#### [PROBLEM]
Use the entries below and reproduce exactly the lines from the one containing "California, site 82, 2022-04-28T05:14:01+00:00, 3-frame" down to the one containing "common name: wild boar", both of them included.

#### [INFORMATION PROVIDED]

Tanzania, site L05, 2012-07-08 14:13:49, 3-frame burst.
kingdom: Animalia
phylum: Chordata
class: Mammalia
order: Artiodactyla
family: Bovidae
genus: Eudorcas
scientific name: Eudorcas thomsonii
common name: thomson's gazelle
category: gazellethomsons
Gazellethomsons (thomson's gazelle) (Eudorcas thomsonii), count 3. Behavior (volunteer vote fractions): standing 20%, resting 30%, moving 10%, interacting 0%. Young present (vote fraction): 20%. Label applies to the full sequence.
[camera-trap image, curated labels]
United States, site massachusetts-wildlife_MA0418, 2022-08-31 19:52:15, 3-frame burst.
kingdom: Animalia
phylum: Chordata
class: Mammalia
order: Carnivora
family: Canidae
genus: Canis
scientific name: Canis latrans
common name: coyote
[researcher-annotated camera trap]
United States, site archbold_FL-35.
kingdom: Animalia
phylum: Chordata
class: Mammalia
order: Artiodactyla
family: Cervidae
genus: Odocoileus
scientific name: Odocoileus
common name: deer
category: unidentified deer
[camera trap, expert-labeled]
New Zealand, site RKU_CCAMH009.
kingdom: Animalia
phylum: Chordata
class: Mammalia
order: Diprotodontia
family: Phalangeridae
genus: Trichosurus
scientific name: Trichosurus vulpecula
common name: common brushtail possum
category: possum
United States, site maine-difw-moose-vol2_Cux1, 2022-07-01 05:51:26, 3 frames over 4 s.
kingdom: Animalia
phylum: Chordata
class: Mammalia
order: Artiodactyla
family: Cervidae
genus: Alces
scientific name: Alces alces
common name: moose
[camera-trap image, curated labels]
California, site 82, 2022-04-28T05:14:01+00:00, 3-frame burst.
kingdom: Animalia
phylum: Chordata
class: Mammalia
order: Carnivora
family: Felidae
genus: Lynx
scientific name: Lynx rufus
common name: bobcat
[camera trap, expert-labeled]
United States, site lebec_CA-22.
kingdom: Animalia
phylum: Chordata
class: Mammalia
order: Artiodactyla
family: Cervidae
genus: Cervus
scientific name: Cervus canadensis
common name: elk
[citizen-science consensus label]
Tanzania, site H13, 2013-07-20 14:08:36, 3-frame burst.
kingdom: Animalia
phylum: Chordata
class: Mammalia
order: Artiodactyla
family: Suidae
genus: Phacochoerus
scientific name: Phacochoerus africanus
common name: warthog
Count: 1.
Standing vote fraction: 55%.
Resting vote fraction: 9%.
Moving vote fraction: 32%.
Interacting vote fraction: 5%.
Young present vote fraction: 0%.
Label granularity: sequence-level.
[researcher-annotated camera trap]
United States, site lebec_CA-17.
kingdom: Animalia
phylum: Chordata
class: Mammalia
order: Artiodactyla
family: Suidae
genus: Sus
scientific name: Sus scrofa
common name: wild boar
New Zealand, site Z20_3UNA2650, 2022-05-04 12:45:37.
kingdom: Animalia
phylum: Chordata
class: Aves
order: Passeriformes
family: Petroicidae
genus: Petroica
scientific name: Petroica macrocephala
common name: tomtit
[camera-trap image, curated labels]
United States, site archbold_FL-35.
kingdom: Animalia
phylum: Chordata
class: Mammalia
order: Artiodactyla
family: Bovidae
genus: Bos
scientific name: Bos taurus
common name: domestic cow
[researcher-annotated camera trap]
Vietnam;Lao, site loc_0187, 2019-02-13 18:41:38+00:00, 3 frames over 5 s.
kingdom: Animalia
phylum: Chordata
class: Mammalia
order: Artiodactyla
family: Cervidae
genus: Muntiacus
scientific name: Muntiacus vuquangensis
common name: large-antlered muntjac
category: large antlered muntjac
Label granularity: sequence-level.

#### [WRITTEN ANSWER]
California, site 82, 2022-04-28T05:14:01+00:00, 3-frame burst.
kingdom: Animalia
phylum: Chordata
class: Mammalia
order: Carnivora
family: Felidae
genus: Lynx
scientific name: Lynx rufus
common name: bobcat
[camera trap, expert-labeled]
United States, site lebec_CA-22.
kingdom: Animalia
phylum: Chordata
class: Mammalia
order: Artiodactyla
family: Cervidae
genus: Cervus
scientific name: Cervus canadensis
common name: elk
[citizen-science consensus label]
Tanzania, site H13, 2013-07-20 14:08:36, 3-frame burst.
kingdom: Animalia
phylum: Chordata
class: Mammalia
order: Artiodactyla
family: Suidae
genus: Phacochoerus
scientific name: Phacochoerus africanus
common name: warthog
Count: 1.
Standing vote fraction: 55%.
Resting vote fraction: 9%.
Moving vote fraction: 32%.
Interacting vote fraction: 5%.
Young present vote fraction: 0%.
Label granularity: sequence-level.
[researcher-annotated camera trap]
United States, site lebec_CA-17.
kingdom: Animalia
phylum: Chordata
class: Mammalia
order: Artiodactyla
family: Suidae
genus: Sus
scientific name: Sus scrofa
common name: wild boar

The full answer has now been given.